> _Given information_
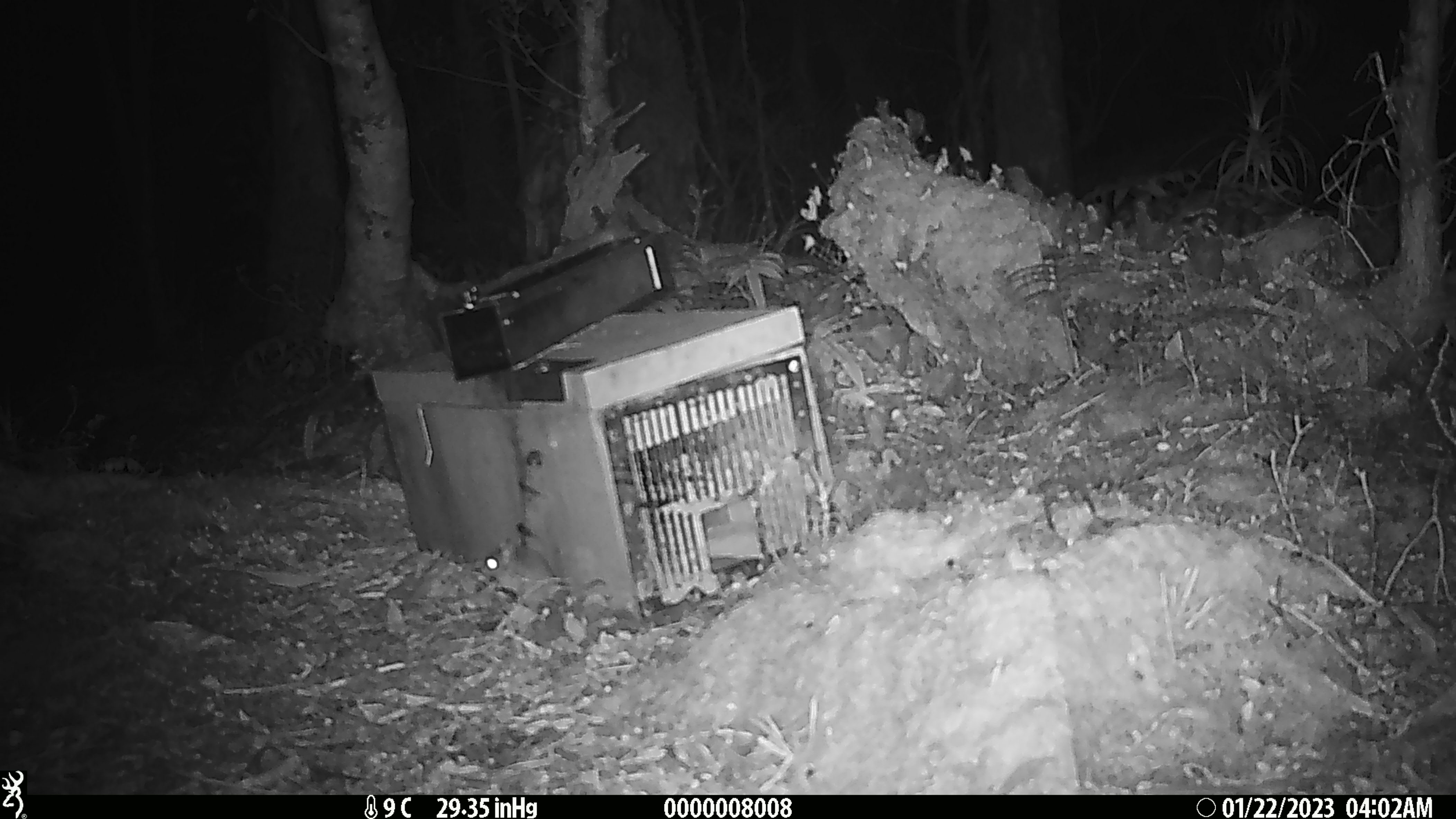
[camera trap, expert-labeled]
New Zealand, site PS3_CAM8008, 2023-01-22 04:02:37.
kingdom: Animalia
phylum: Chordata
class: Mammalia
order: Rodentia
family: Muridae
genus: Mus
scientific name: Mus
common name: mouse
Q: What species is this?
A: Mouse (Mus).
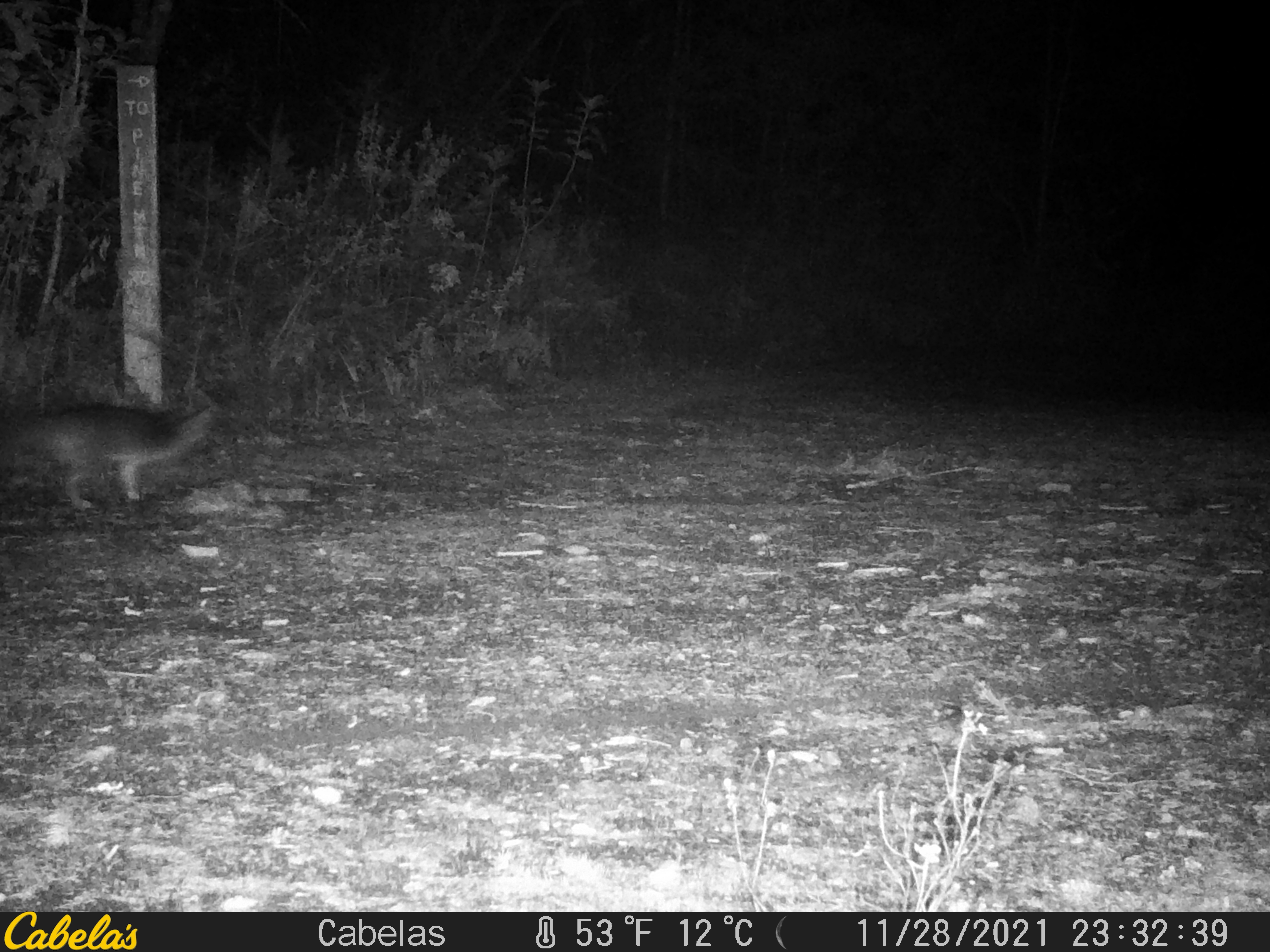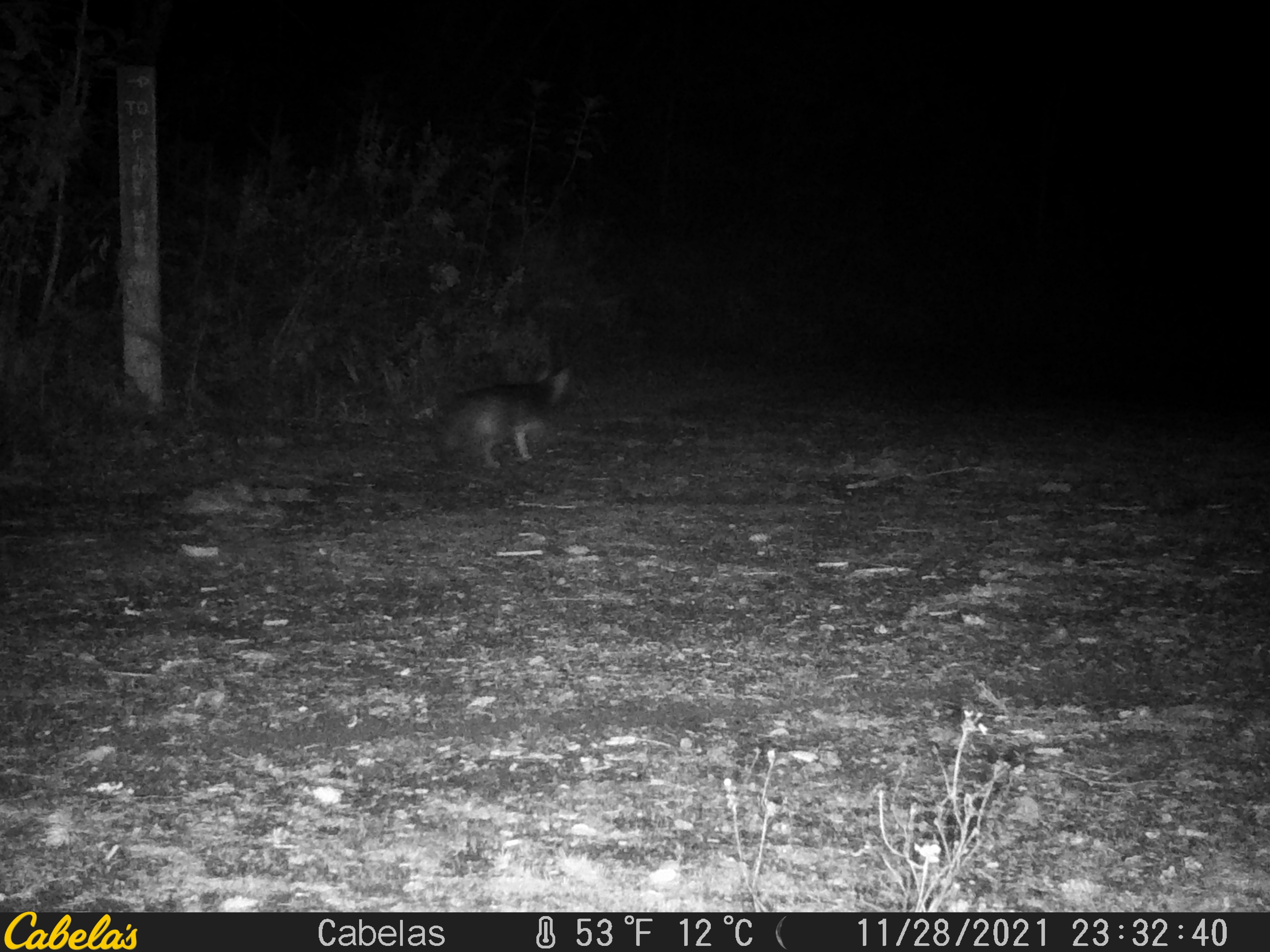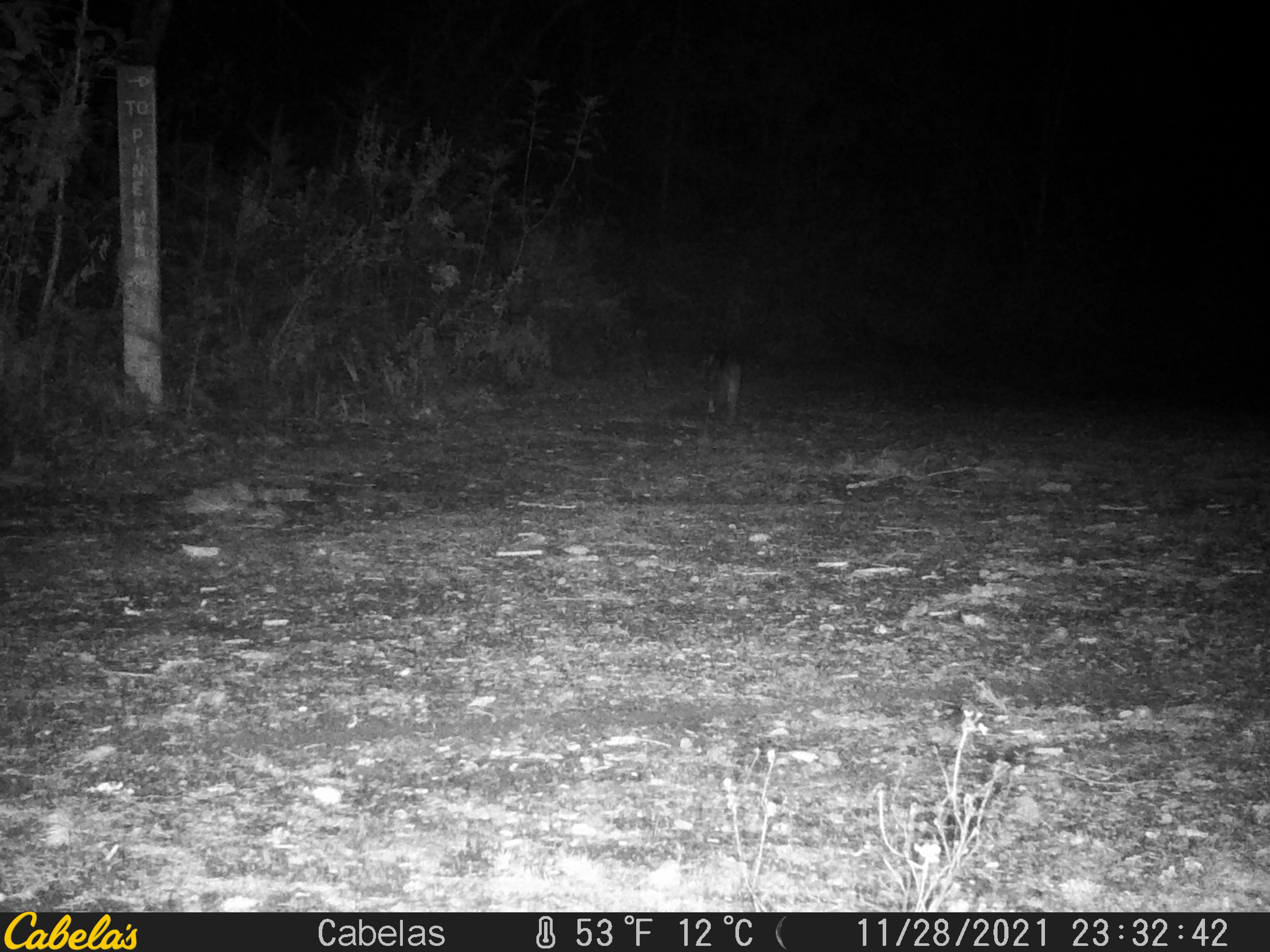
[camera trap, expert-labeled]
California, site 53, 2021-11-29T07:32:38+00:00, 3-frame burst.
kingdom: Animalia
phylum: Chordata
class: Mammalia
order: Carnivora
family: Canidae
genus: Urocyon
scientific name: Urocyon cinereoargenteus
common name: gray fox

> _What is expected_
Copy every entry exactly; drop the pictures.

> _Task result_
[camera trap, expert-labeled]
New Zealand, site PS3_CAM8008, 2023-01-22 04:02:37.
kingdom: Animalia
phylum: Chordata
class: Mammalia
order: Rodentia
family: Muridae
genus: Mus
scientific name: Mus
common name: mouse
Q: What species is this?
A: Mouse (Mus).
[camera trap, expert-labeled]
California, site 53, 2021-11-29T07:32:38+00:00, 3-frame burst.
kingdom: Animalia
phylum: Chordata
class: Mammalia
order: Carnivora
family: Canidae
genus: Urocyon
scientific name: Urocyon cinereoargenteus
common name: gray fox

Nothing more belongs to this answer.